== Exercise instructions ==
Reproduce every entry exactly as given.

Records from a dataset
- - -

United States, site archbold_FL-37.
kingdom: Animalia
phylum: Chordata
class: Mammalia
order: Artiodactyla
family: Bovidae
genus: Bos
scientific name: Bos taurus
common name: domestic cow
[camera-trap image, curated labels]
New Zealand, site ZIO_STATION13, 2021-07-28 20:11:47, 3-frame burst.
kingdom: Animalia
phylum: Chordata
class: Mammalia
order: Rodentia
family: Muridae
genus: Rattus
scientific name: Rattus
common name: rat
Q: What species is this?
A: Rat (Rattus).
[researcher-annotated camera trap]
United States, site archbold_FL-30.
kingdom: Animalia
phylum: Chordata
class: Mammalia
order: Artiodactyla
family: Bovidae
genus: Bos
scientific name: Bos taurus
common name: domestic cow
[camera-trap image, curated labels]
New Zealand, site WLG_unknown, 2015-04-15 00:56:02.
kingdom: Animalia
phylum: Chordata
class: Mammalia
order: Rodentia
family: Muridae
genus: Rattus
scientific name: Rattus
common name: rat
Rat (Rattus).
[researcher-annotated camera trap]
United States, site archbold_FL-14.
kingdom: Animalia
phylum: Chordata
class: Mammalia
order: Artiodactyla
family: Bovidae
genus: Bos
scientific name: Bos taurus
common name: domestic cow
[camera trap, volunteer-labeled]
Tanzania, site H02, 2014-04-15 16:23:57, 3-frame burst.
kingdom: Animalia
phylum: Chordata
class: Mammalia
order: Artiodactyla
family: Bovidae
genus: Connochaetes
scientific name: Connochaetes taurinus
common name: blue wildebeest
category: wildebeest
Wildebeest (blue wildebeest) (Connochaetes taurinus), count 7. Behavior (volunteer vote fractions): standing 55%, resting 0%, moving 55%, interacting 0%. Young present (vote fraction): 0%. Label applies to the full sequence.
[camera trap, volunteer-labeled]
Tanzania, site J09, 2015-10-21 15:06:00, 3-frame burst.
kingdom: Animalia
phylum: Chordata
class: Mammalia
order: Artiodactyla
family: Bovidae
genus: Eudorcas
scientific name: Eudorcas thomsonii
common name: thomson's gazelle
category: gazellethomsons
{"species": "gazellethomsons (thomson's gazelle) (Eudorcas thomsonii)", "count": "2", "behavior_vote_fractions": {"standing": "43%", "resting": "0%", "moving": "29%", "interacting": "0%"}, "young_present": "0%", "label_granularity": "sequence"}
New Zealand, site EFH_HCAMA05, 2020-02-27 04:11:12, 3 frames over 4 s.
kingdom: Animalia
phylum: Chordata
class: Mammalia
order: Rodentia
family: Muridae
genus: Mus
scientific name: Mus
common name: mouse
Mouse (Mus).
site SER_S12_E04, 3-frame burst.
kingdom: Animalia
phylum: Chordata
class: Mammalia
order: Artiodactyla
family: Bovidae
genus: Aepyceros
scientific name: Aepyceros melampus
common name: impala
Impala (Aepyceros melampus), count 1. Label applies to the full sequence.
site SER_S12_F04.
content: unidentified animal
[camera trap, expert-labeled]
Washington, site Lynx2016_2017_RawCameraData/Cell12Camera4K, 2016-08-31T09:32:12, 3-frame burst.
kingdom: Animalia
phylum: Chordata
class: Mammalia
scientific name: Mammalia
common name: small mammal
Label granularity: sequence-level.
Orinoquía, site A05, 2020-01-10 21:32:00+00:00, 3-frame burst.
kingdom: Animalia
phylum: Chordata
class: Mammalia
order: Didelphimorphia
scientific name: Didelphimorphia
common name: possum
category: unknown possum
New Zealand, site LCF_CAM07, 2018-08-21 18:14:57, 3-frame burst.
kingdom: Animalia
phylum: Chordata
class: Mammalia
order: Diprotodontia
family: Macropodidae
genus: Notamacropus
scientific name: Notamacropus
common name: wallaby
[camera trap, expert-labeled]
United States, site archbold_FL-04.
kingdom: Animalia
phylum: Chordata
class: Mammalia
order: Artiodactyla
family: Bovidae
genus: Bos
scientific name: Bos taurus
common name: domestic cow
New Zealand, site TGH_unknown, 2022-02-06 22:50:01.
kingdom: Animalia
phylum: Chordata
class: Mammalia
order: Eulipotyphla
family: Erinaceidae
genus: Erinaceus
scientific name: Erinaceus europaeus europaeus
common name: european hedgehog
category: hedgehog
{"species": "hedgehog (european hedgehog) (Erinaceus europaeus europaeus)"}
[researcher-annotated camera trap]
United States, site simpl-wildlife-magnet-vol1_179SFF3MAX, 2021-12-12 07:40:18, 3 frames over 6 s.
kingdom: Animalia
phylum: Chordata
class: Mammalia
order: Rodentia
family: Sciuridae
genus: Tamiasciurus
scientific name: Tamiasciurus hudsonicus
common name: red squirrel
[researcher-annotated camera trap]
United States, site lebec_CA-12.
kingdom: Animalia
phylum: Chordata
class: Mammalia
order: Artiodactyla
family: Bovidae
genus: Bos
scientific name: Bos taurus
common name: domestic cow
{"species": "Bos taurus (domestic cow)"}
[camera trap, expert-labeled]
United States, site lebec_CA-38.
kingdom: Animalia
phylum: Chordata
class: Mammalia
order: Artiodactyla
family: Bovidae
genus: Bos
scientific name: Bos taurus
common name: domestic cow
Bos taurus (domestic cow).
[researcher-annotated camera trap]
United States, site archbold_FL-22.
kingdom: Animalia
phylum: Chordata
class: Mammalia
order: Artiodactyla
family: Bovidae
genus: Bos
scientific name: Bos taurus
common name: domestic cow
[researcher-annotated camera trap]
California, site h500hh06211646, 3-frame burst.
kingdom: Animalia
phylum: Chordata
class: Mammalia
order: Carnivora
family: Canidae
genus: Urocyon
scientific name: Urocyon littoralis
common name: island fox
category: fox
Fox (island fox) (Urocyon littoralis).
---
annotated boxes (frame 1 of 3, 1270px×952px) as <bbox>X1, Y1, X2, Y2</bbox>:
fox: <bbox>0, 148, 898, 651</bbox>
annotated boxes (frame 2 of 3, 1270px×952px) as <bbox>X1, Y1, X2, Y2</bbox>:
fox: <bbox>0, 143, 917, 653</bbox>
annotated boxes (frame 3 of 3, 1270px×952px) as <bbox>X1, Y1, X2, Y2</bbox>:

- - -

== Worked solution ==
United States, site archbold_FL-37.
kingdom: Animalia
phylum: Chordata
class: Mammalia
order: Artiodactyla
family: Bovidae
genus: Bos
scientific name: Bos taurus
common name: domestic cow
[camera-trap image, curated labels]
New Zealand, site ZIO_STATION13, 2021-07-28 20:11:47, 3-frame burst.
kingdom: Animalia
phylum: Chordata
class: Mammalia
order: Rodentia
family: Muridae
genus: Rattus
scientific name: Rattus
common name: rat
Q: What species is this?
A: Rat (Rattus).
[researcher-annotated camera trap]
United States, site archbold_FL-30.
kingdom: Animalia
phylum: Chordata
class: Mammalia
order: Artiodactyla
family: Bovidae
genus: Bos
scientific name: Bos taurus
common name: domestic cow
[camera-trap image, curated labels]
New Zealand, site WLG_unknown, 2015-04-15 00:56:02.
kingdom: Animalia
phylum: Chordata
class: Mammalia
order: Rodentia
family: Muridae
genus: Rattus
scientific name: Rattus
common name: rat
Rat (Rattus).
[researcher-annotated camera trap]
United States, site archbold_FL-14.
kingdom: Animalia
phylum: Chordata
class: Mammalia
order: Artiodactyla
family: Bovidae
genus: Bos
scientific name: Bos taurus
common name: domestic cow
[camera trap, volunteer-labeled]
Tanzania, site H02, 2014-04-15 16:23:57, 3-frame burst.
kingdom: Animalia
phylum: Chordata
class: Mammalia
order: Artiodactyla
family: Bovidae
genus: Connochaetes
scientific name: Connochaetes taurinus
common name: blue wildebeest
category: wildebeest
Wildebeest (blue wildebeest) (Connochaetes taurinus), count 7. Behavior (volunteer vote fractions): standing 55%, resting 0%, moving 55%, interacting 0%. Young present (vote fraction): 0%. Label applies to the full sequence.
[camera trap, volunteer-labeled]
Tanzania, site J09, 2015-10-21 15:06:00, 3-frame burst.
kingdom: Animalia
phylum: Chordata
class: Mammalia
order: Artiodactyla
family: Bovidae
genus: Eudorcas
scientific name: Eudorcas thomsonii
common name: thomson's gazelle
category: gazellethomsons
{"species": "gazellethomsons (thomson's gazelle) (Eudorcas thomsonii)", "count": "2", "behavior_vote_fractions": {"standing": "43%", "resting": "0%", "moving": "29%", "interacting": "0%"}, "young_present": "0%", "label_granularity": "sequence"}
New Zealand, site EFH_HCAMA05, 2020-02-27 04:11:12, 3 frames over 4 s.
kingdom: Animalia
phylum: Chordata
class: Mammalia
order: Rodentia
family: Muridae
genus: Mus
scientific name: Mus
common name: mouse
Mouse (Mus).
site SER_S12_E04, 3-frame burst.
kingdom: Animalia
phylum: Chordata
class: Mammalia
order: Artiodactyla
family: Bovidae
genus: Aepyceros
scientific name: Aepyceros melampus
common name: impala
Impala (Aepyceros melampus), count 1. Label applies to the full sequence.
site SER_S12_F04.
content: unidentified animal
[camera trap, expert-labeled]
Washington, site Lynx2016_2017_RawCameraData/Cell12Camera4K, 2016-08-31T09:32:12, 3-frame burst.
kingdom: Animalia
phylum: Chordata
class: Mammalia
scientific name: Mammalia
common name: small mammal
Label granularity: sequence-level.
Orinoquía, site A05, 2020-01-10 21:32:00+00:00, 3-frame burst.
kingdom: Animalia
phylum: Chordata
class: Mammalia
order: Didelphimorphia
scientific name: Didelphimorphia
common name: possum
category: unknown possum
New Zealand, site LCF_CAM07, 2018-08-21 18:14:57, 3-frame burst.
kingdom: Animalia
phylum: Chordata
class: Mammalia
order: Diprotodontia
family: Macropodidae
genus: Notamacropus
scientific name: Notamacropus
common name: wallaby
[camera trap, expert-labeled]
United States, site archbold_FL-04.
kingdom: Animalia
phylum: Chordata
class: Mammalia
order: Artiodactyla
family: Bovidae
genus: Bos
scientific name: Bos taurus
common name: domestic cow
New Zealand, site TGH_unknown, 2022-02-06 22:50:01.
kingdom: Animalia
phylum: Chordata
class: Mammalia
order: Eulipotyphla
family: Erinaceidae
genus: Erinaceus
scientific name: Erinaceus europaeus europaeus
common name: european hedgehog
category: hedgehog
{"species": "hedgehog (european hedgehog) (Erinaceus europaeus europaeus)"}
[researcher-annotated camera trap]
United States, site simpl-wildlife-magnet-vol1_179SFF3MAX, 2021-12-12 07:40:18, 3 frames over 6 s.
kingdom: Animalia
phylum: Chordata
class: Mammalia
order: Rodentia
family: Sciuridae
genus: Tamiasciurus
scientific name: Tamiasciurus hudsonicus
common name: red squirrel
[researcher-annotated camera trap]
United States, site lebec_CA-12.
kingdom: Animalia
phylum: Chordata
class: Mammalia
order: Artiodactyla
family: Bovidae
genus: Bos
scientific name: Bos taurus
common name: domestic cow
{"species": "Bos taurus (domestic cow)"}
[camera trap, expert-labeled]
United States, site lebec_CA-38.
kingdom: Animalia
phylum: Chordata
class: Mammalia
order: Artiodactyla
family: Bovidae
genus: Bos
scientific name: Bos taurus
common name: domestic cow
Bos taurus (domestic cow).
[researcher-annotated camera trap]
United States, site archbold_FL-22.
kingdom: Animalia
phylum: Chordata
class: Mammalia
order: Artiodactyla
family: Bovidae
genus: Bos
scientific name: Bos taurus
common name: domestic cow
[researcher-annotated camera trap]
California, site h500hh06211646, 3-frame burst.
kingdom: Animalia
phylum: Chordata
class: Mammalia
order: Carnivora
family: Canidae
genus: Urocyon
scientific name: Urocyon littoralis
common name: island fox
category: fox
Fox (island fox) (Urocyon littoralis).
---
annotated boxes (frame 1 of 3, 1270px×952px) as <bbox>X1, Y1, X2, Y2</bbox>:
fox: <bbox>0, 148, 898, 651</bbox>
annotated boxes (frame 2 of 3, 1270px×952px) as <bbox>X1, Y1, X2, Y2</bbox>:
fox: <bbox>0, 143, 917, 653</bbox>
annotated boxes (frame 3 of 3, 1270px×952px) as <bbox>X1, Y1, X2, Y2</bbox>:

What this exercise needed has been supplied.